_WORK TO BE COMPLETED_: Every entry is to be restated exactly; pictures are not part of the copy.

_RECORDS FOR THIS TASK_:
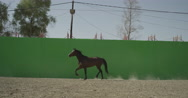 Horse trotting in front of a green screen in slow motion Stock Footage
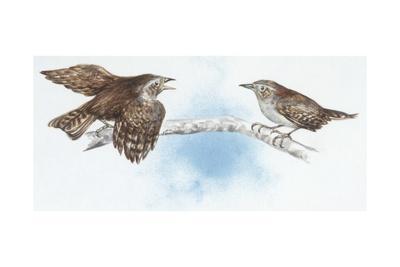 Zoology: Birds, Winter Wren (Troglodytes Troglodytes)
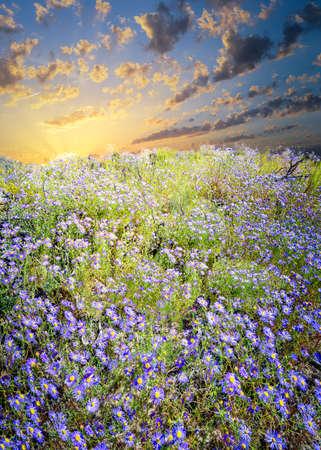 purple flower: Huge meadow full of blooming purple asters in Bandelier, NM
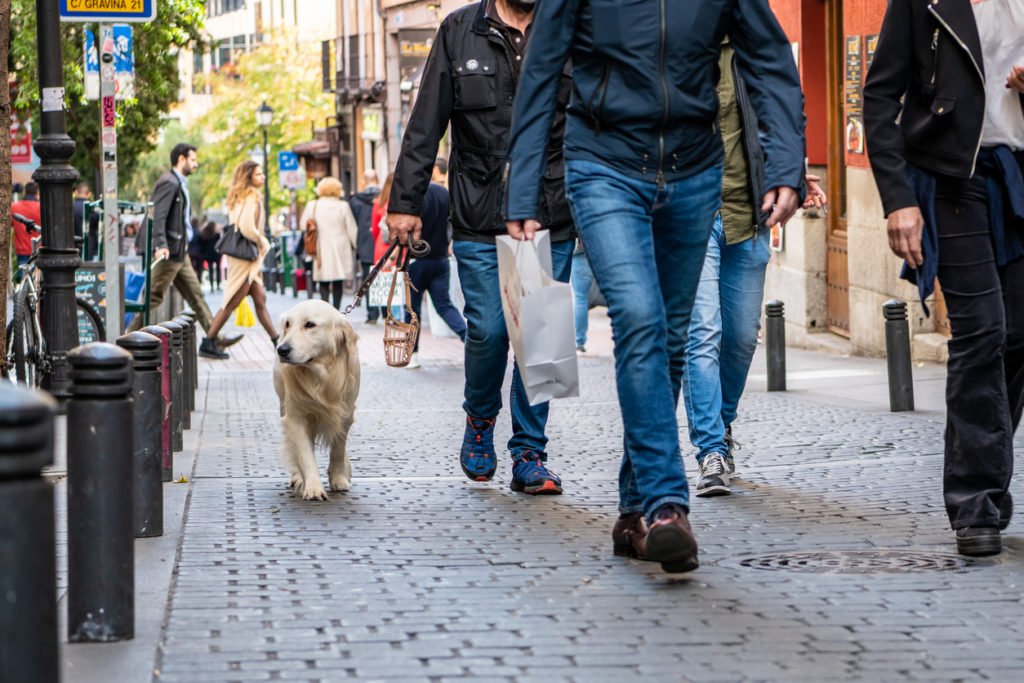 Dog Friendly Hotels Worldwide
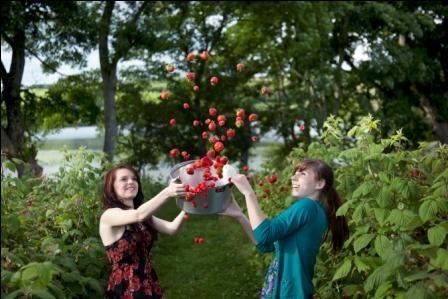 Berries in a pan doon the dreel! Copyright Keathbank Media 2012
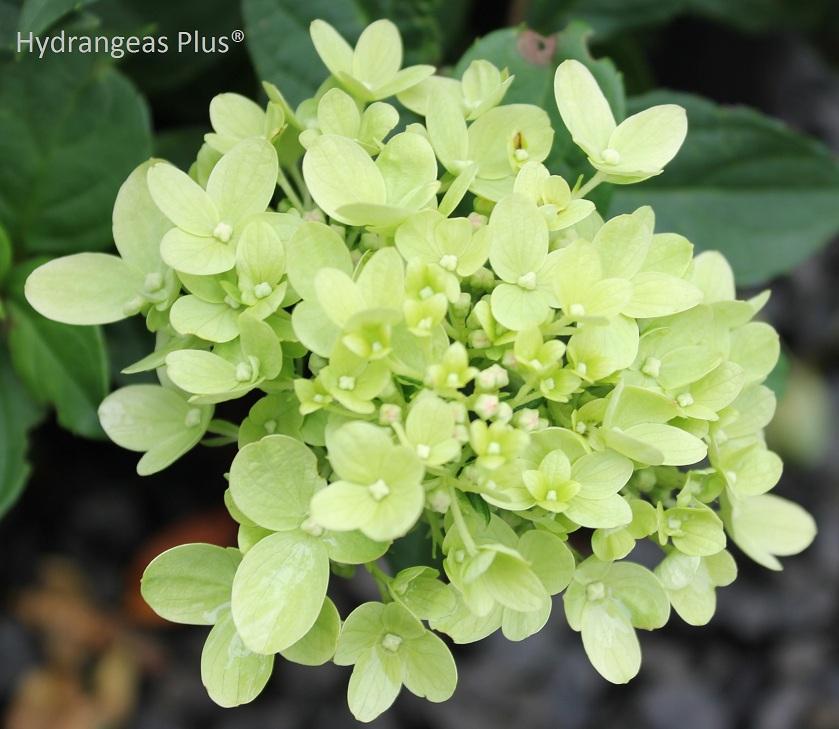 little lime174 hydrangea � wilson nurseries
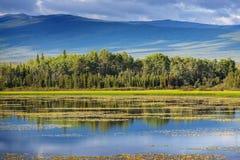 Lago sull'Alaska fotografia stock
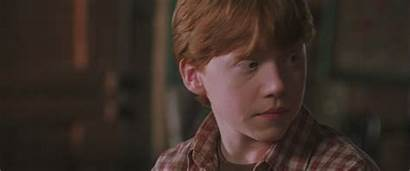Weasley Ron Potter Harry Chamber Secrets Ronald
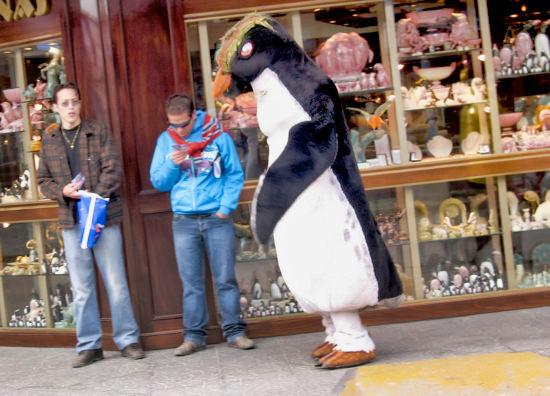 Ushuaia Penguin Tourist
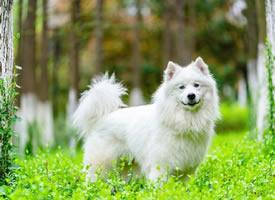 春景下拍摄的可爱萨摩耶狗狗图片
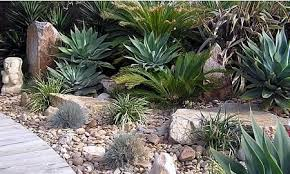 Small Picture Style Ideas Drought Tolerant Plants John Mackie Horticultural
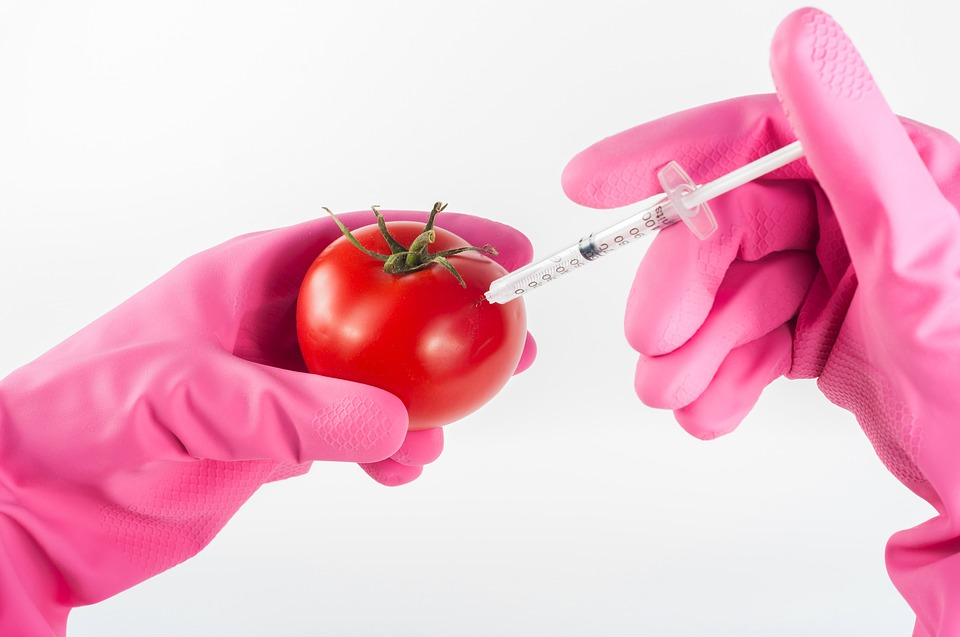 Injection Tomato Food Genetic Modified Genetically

_TASK ANSWER_:
 Horse trotting in front of a green screen in slow motion Stock Footage
 Zoology: Birds, Winter Wren (Troglodytes Troglodytes)
 purple flower: Huge meadow full of blooming purple asters in Bandelier, NM
 Dog Friendly Hotels Worldwide
 Berries in a pan doon the dreel! Copyright Keathbank Media 2012
 little lime174 hydrangea � wilson nurseries
 Lago sull'Alaska fotografia stock
Weasley Ron Potter Harry Chamber Secrets Ronald
 Ushuaia Penguin Tourist
 春景下拍摄的可爱萨摩耶狗狗图片
 Small Picture Style Ideas Drought Tolerant Plants John Mackie Horticultural
 Injection Tomato Food Genetic Modified Genetically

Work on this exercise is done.